Reader sees a number of advantages to this model. Needs are scientifically knowable. If the domain of the moral can be equated to that of needs, then the moral is knowable. This makes it easier to transmit moral values to children. And she sees this approach as acknowledging the contingency of the moral life. Our actual moral experience is that we do not determine our moral worlds; we encounter them, more or less by chance. Her model fits this fact of the moral life. While she acknowledges that on the surface this approach may make it seem as if the agent has less autonomy, she thinks it actually allows for more. The task of the agent is to deal well with the world she finds in front of herself.

Anticipating her audience, Reader distinguished her needs approach from that of care ethics. Both share a frustration with "malestream" moral theory. However, while care ethics emphasizes the caring attitude and has a strong affective dimension, Reader doesn’t see this as necessary for good moral agency. For example, while reciprocity or intersubjective engagement is necessary for care ethics, Reader wants to underscore that it isn’t necessary for her needs based approach. On her model it is possible to think of oneself as meeting the needs of an amoeba or a fetus; Reader does not think this would be possible for care ethics, which she sees as more of a "personist" moral theory.

Reader also contrasts her approach to rules based moral theories. She doesn’t think rules are necessary for action (think of the baby example) nor can moral actions be explained in terms of rules. In short, she questions whether moral theory, in particular rule based moral theory, actually increases moral understanding and whether it helps us resolve conflict. She doesn’t think so. The only role she sees moral theory playing is a descriptive, anthropological role, which is a more modest role than is typically claimed for it.

Reader did an excellent job of thinking on her feet and responding to questions from the audience. For example, the observation was made that needs are a more problematic category than she admitted. As this interlocutor pointed out, needs aren’t simply given but are, at least in part, socially constructed. For example, given male socialization, men may feel a "need" to dominate women. Given this possibility, her interlocutor continued, Reader must address the question of what needs should be considered legitimate. Reader responded that the requirements of flourishing are the needs that are legitimate and must be met. While this clarification helps delimit the moral domain, to be a fully satisfactory response Reader will need to discuss in more detail what her account of flourishing entails.

Another concern raised by her account, to my mind, is its possible parochialism. Reader sees an individual’s moral world as fixed by her own life history. On her descriptive account of morality, the moral needs that the agent addresses are those that she directly encounters. While this seems like a good descriptive account of what most of us do most of the time, I still find it troubling. It brings to mind a criticism made of Nel Noddings’s version of care ethics. On Noddings’s model, the moral agent is enmeshed in concentric circles of care, with lesser obligations to care for those who are further away. As Claudia Card aptly points out, persons who are geographically distant from an agent may nonetheless be strongly affected by that person’s actions. (The example she had in mind was that the actions of first world persons may have a major impact on persons in less developed countries.) To adopt Reader’s needs based approach seems to fall into the same trap as Noddings’s care ethics—that our sense of moral obligation does not extend as far as the implications of our actions. I find this highly problematic. So while I am sympathetic to the concerns Reader raises vis-à-vis traditional moral theory, and the alternative approach she lays out, I am not as sanguine as she at relinquishing the normative project of moral theory in favor of a descriptive approach. No matter how flawed contemporary normative moral theories may be, using moral theory as an avenue to extend our range of moral concern seems to me to be too important a project to give up so easily.
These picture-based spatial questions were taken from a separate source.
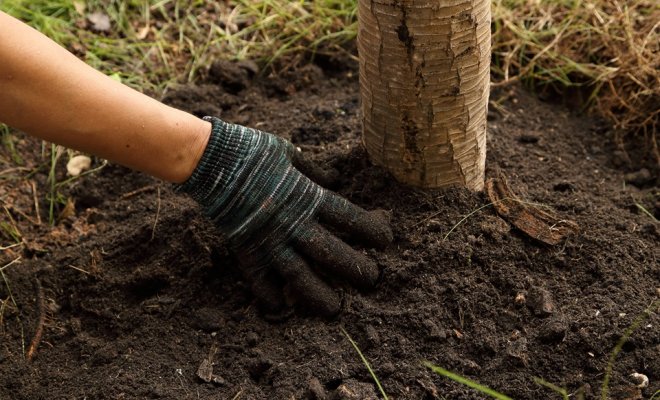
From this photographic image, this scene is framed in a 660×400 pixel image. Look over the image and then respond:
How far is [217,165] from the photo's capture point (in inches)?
77.0

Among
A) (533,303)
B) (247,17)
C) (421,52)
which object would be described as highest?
(421,52)

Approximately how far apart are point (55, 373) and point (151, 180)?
0.78 m

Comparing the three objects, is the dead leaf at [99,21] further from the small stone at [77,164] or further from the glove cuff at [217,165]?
the glove cuff at [217,165]

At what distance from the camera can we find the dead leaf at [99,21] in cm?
319

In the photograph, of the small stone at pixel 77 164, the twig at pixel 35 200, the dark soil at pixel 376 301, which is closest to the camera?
the dark soil at pixel 376 301

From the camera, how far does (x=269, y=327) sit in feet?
6.61

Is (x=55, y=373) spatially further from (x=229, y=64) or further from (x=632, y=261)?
(x=632, y=261)

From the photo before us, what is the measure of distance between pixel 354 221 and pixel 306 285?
21 cm

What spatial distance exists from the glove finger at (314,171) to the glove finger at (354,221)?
0.16 meters

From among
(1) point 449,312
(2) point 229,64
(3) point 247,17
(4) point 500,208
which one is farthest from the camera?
(3) point 247,17

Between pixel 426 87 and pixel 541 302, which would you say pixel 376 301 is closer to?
pixel 541 302

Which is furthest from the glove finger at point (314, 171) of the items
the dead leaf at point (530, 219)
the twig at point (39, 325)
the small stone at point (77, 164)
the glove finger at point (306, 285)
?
the small stone at point (77, 164)

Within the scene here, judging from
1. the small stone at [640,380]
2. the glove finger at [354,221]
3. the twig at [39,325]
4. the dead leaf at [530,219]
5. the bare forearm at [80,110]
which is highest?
the bare forearm at [80,110]

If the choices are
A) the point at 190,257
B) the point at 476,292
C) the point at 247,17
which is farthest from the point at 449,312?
the point at 247,17
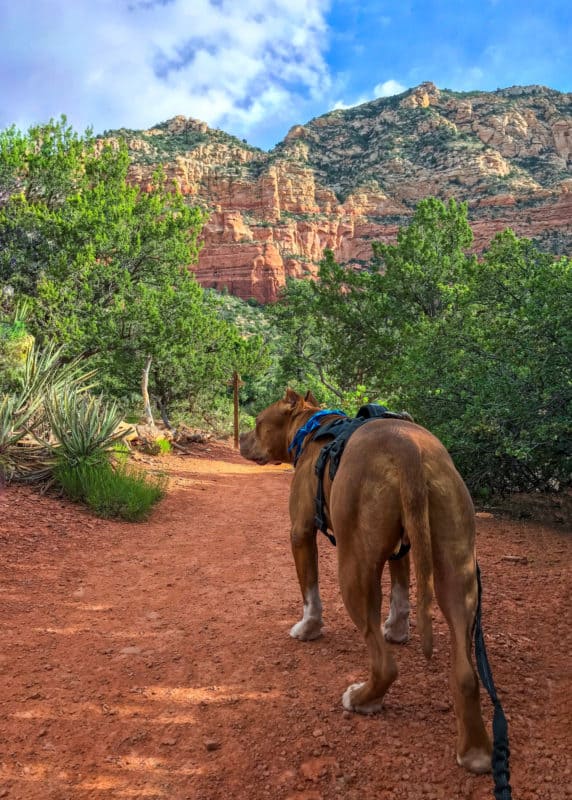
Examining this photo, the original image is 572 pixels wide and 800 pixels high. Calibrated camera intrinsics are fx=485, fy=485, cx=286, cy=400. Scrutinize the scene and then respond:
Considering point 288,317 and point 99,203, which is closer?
point 99,203

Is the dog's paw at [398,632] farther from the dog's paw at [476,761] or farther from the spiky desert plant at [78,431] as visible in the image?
the spiky desert plant at [78,431]

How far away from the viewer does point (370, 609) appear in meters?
2.17

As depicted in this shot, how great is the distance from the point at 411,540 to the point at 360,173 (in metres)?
104

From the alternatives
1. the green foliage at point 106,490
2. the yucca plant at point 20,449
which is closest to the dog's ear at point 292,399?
the green foliage at point 106,490

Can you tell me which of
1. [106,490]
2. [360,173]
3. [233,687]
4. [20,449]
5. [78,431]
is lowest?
[233,687]

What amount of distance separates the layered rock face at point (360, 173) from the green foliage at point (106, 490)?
8049 centimetres

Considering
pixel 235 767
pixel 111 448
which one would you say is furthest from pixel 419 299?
pixel 235 767

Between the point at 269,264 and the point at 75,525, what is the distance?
8775 centimetres

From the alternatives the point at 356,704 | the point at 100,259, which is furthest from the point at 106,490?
the point at 100,259

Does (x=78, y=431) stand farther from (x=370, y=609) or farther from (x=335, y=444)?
(x=370, y=609)

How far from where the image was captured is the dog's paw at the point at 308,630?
318 cm

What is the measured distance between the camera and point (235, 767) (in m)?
2.07

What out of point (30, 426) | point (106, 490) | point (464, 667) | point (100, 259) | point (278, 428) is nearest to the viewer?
point (464, 667)

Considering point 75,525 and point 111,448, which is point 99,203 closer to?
point 111,448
These papers provide a number of suggestions for how to develop a feminist model of moral agency. The ethicist must be willing to rethink traditional philosophical concepts and categories; this may require looking for inspiration and guidance in areas that fall outside the usual purview of philosophy (African American women’s literature and biography, for example). In this attempt to develop an alternative conception of agency, we should be careful not to throw out traditional concepts, like autonomy, that may prove useful. These concepts may need to be rethought, but they can be fruitful for evaluating the strengths and shortcomings of proposed models of ethics. We must attend to the variety of circumstances in which women live if we wish to develop a rich and multi-layered understanding of agency, and we must be careful not to universalize virtues exercised by some women under specific circumstances to all women in all circumstances. Finally, if we are to develop a model that doesn’t obfuscate women’s complex relations to agency, we must be courageous enough to examine the ways in which women have not only been the "innocent victims" of oppression but have also been perpetrators of oppression. This last suggestion may be the most challenging and the most important one to keep in mind.

Notes

Card has a couple of reservations about using Levi’s analysis of the gray zone. For one, she finds the expression problematic if it presupposes that black represents evil. She noted during her talk that she is using this expression while she searches for an alternative term. And Card is wary of misappropriating the experience of Holocaust victims, noting that most gray zones inhabited by women are less extreme than those found in the concentration camps.